La maggioranza è ancora spaccata, a Milano, sul nuovo impianto: "un’idea urbanistica molto sbagliata su quel pezzo di città. Comanda il Pgt che tutti abbiamo votato o la legge sugli stadi, strumento rivelatosi inadeguato? Io penso che sia la prima e quindi credo che tutti dobbiamo ripensarci un attimo, qui è in gioco non solo quella parte di San Siro ma chi comanda a Milano. Io sono convinto che lo stadio non si farà neanche dopo le elezioni" le parole di Carlo Monguzzi del Pd. Queste, invece, quelle del consigliere del Pd David Gentili: "l'’Inter comunichi i nuovi titolari effettivi rispetto a quanto dichiarato a gennaio. Il tema dei titolari effettivi si sgancia da quello del progetto urbanistico è una questione propedeutica di regole e procedure.
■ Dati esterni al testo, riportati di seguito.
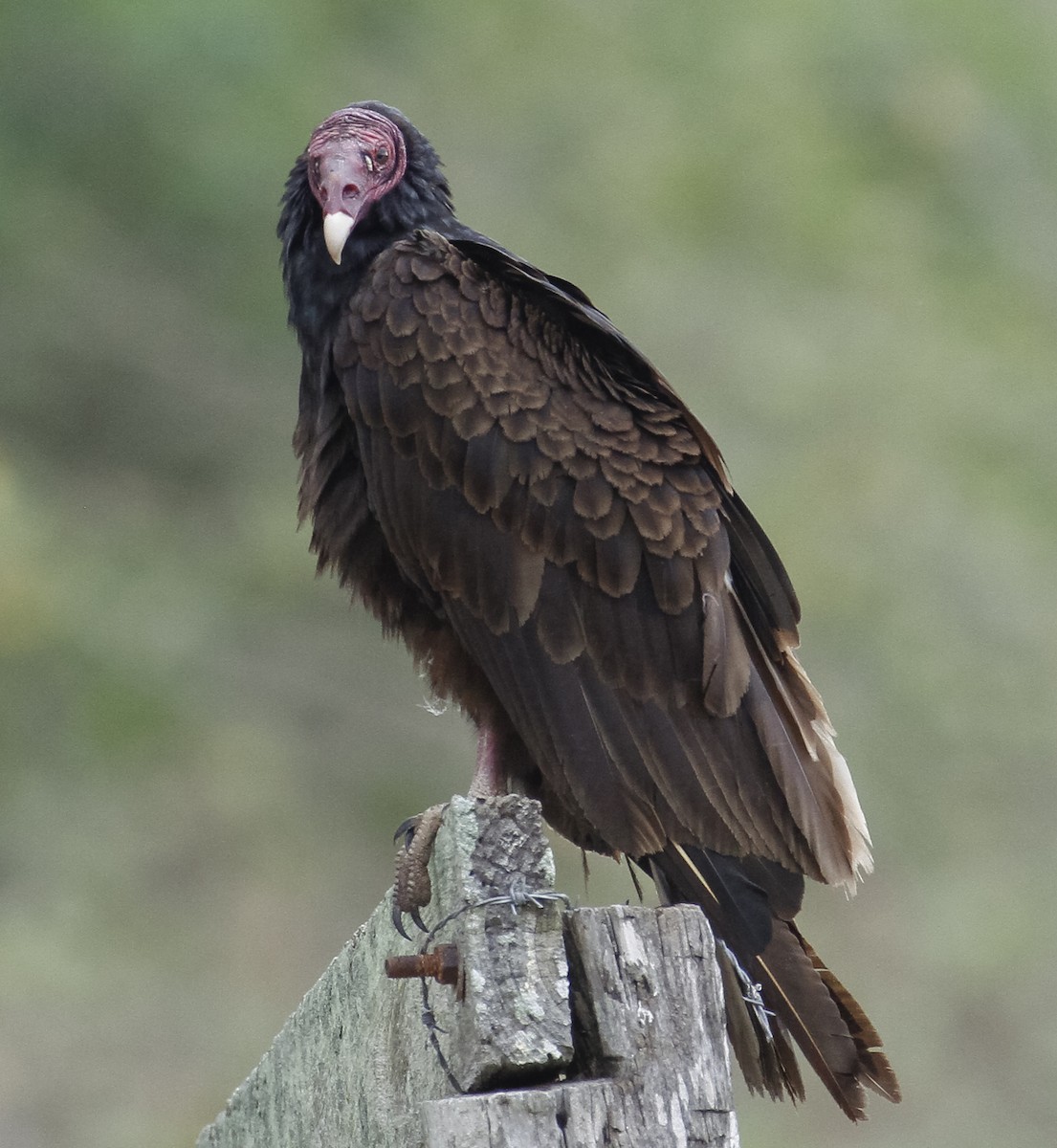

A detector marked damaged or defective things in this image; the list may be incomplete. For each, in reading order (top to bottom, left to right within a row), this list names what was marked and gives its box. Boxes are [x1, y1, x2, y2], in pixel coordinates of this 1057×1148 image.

rusty metal bolt [385, 941, 457, 987]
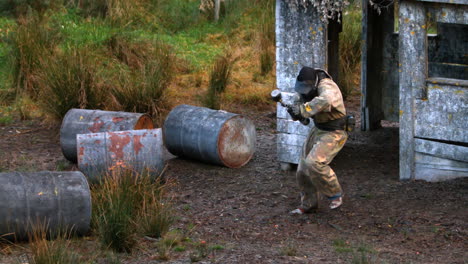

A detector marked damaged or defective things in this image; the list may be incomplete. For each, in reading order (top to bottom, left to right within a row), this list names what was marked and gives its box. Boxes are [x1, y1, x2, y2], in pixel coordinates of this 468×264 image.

rusty metal barrel [60, 108, 154, 162]
rusty metal barrel [77, 129, 165, 183]
rusty metal barrel [162, 104, 256, 168]
rusty metal barrel [0, 170, 92, 240]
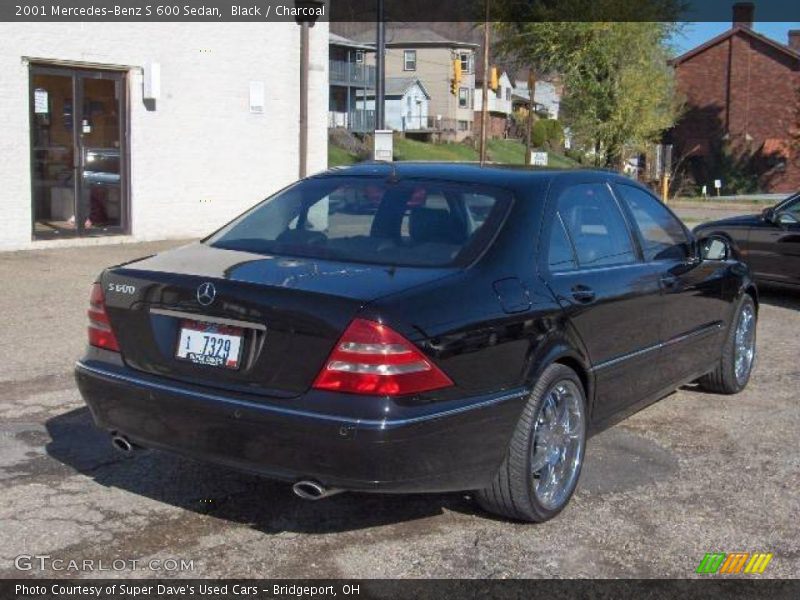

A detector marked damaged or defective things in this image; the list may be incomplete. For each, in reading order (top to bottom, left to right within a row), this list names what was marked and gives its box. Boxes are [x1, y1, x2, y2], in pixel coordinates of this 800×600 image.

cracked pavement [0, 239, 796, 580]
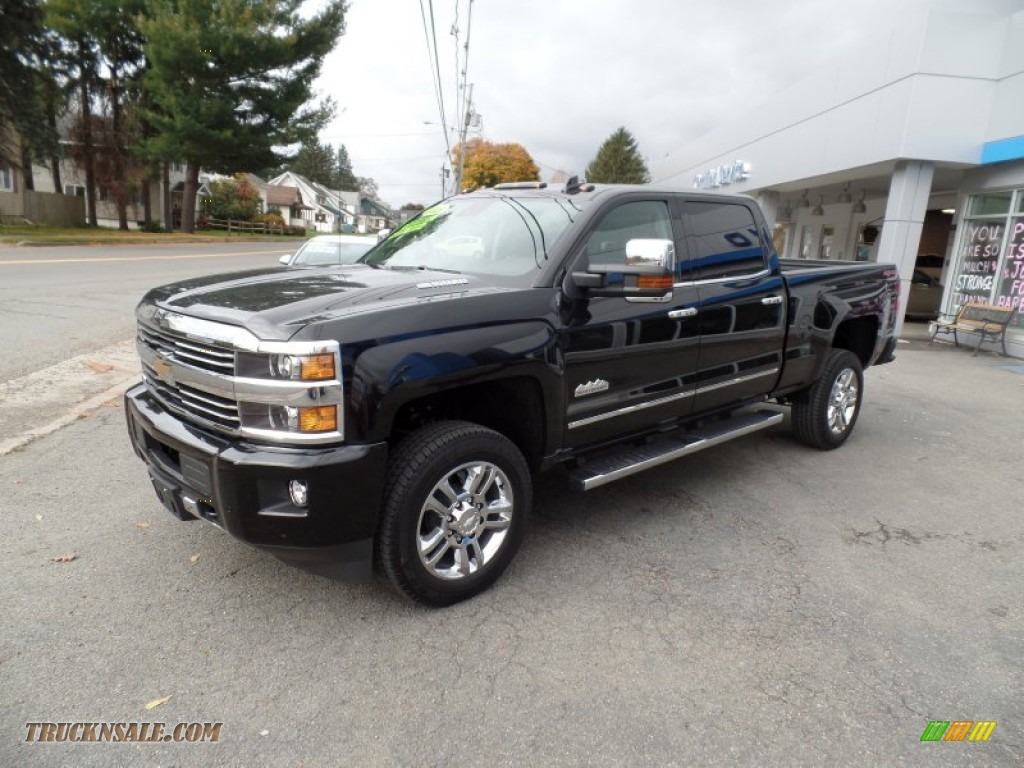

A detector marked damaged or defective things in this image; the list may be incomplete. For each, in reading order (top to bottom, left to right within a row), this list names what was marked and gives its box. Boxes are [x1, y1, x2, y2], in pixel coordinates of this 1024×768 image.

Non può essere coperto da riservatezza". 

Anche Forza Italia si esprime, con le parole del capogruppo Fabrizio De Pasquale: "quando abbiamo votato l’ ordine del giorno pensavo fosse un esercizio di sintesi politica per superare le obiezioni. Invece hanno ricominciato a manifestarsi i dubbi, le obiezioni e le richieste che hanno l’obiettivo di scavallare le elezioni perché il tema dello stadio non deve esserci nella campagna elettorale. Quello della maggioranza è un atteggiamento incoerente perché la giunta quando vuole ha fiducia nel privato".